Require numpy version < 2.3 due to bug.

ariostas · 2025-06-12T16:58:03Z

pyproject.toml

@@ -29,6 +29,7 @@ test = [
  "rangehttpserver",
  "requests",
  "s3fs",
+  'kvikio-cu12>=25.02.01; platform_system == "Linux" and python_version >= "3.10"',


Maybe it makes sense to add a test-gpu group?

yes, then it's clear what is failing (if something is failing :-)

ariostas · 2025-06-12T17:01:22Z

src/uproot/models/RNTuple.py

+# https://github.com/root-project/root/blob/6dc4ff848329eaa3ca433985e709b12321098fe2/core/zip/inc/Compression.h#L93-L105
+compression_settings_dict = {
+    -1: "Inherit",
+    0: "UseGlobal",
+    1: "ZLIB",
+    2: "LZMA",
+    3: "deflate",
+    4: "LZ4",
+    5: "zstd",
+}


This is already in uproot.const

uproot5/src/uproot/const.py

Lines 38 to 43 in 61835f1

kZLIB = 1

kLZMA = 2

kOldCompressionAlgo = 3

kLZ4 = 4

kZSTD = 5

kUndefinedCompressionAlgorithm = 6

ariostas · 2025-06-12T17:03:44Z

src/uproot/models/RNTuple.py

+
+        return Cluster_Contents
+
+    def Deserialize_decompressed_content(


We should stick with the convention of function names being lower snake case

ariostas · 2025-06-12T17:05:53Z

src/uproot/models/RNTuple.py

+
+
+# GDS Helper Dataclasses
+class cupy:  # to appease the linter


I think there's probably a better alternative

We could use a type alias

CupyArray = Any

which won't offer any type checks but at least hints at what is there

ianna

@fstrug - nice work! Just a few minor comments - please, check. Thanks!

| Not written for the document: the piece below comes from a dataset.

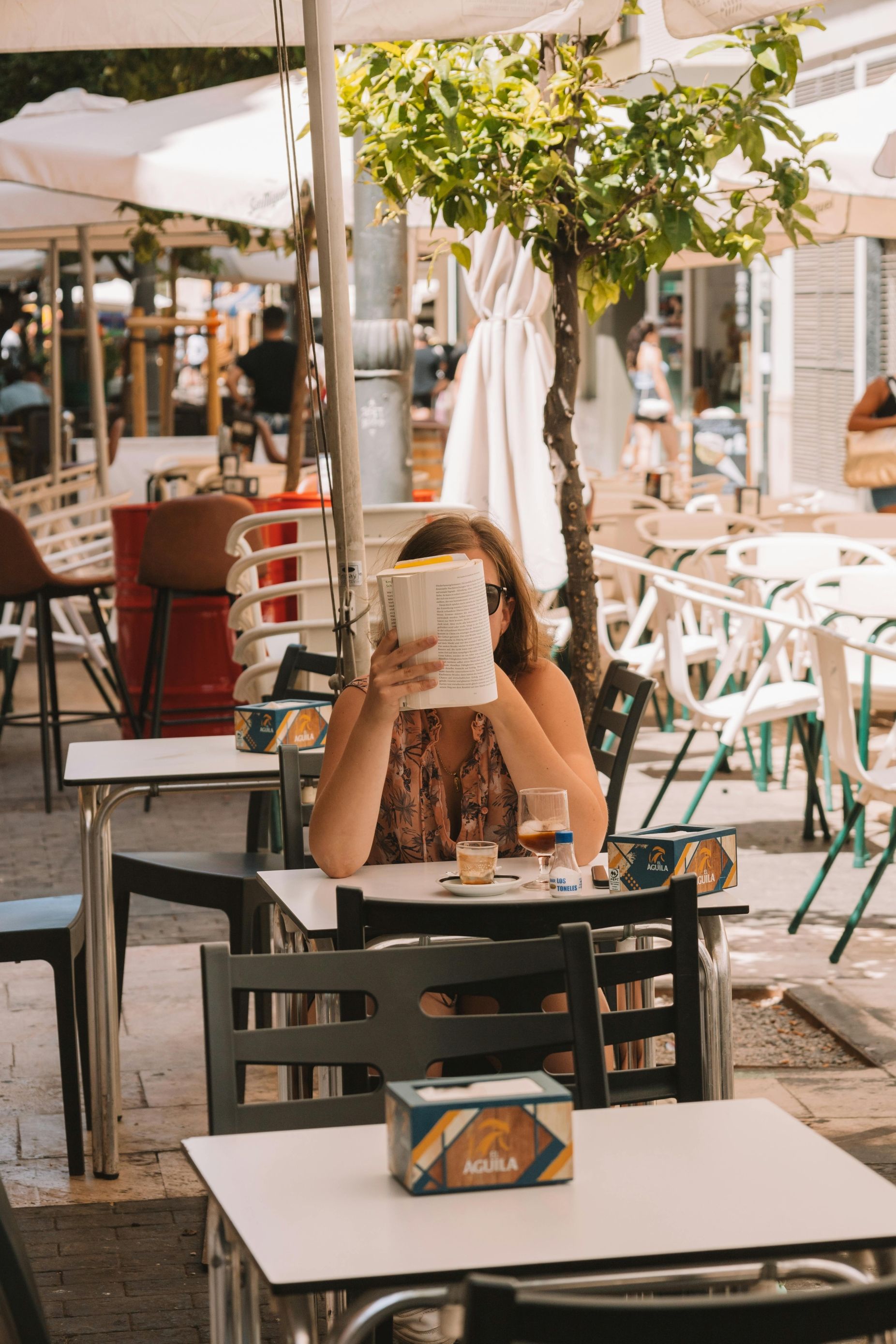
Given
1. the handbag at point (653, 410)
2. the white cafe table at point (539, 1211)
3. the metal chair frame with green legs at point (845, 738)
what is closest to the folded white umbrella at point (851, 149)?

ianna · 2025-06-14T14:09:28Z

pyproject.toml

@@ -76,7 +77,7 @@ dependencies = [
  "awkward>=2.4.6",
  "cramjam>=2.5.0",
  "xxhash",
-  "numpy",
+  "numpy < 2.3",


@fstrug - no need to pin it now. The CI should pick up the latest awkward release that fixes the issue.

ianna · 2025-06-14T14:10:59Z

pyproject.toml

@@ -29,6 +29,7 @@ test = [
  "rangehttpserver",
  "requests",
  "s3fs",
+  'kvikio-cu12>=25.02.01; platform_system == "Linux" and python_version >= "3.10"',


yes, then it's clear what is failing (if something is failing :-)

nsmith-

A few code quality comments, no showstoppers regarding functionality as far as I can see

nsmith- · 2025-06-17T14:39:29Z

src/uproot/behaviors/RNTuple.py

+        interpretation_executor=None,
+        filter_branch=unset,
+    ):
+        """


Since this is now a private function we can omit the duplicate docstring (to avoid potential accidents later in editing the private one instead of the public one)

nsmith- · 2025-06-17T14:40:38Z

src/uproot/behaviors/RNTuple.py

        )[entry_start:entry_stop]

+        arrays = uproot.extras.awkward().to_backend(arrays, backend=backend)


Since this is a new line, do we have a test that exercises the cuda backend when not using GDS?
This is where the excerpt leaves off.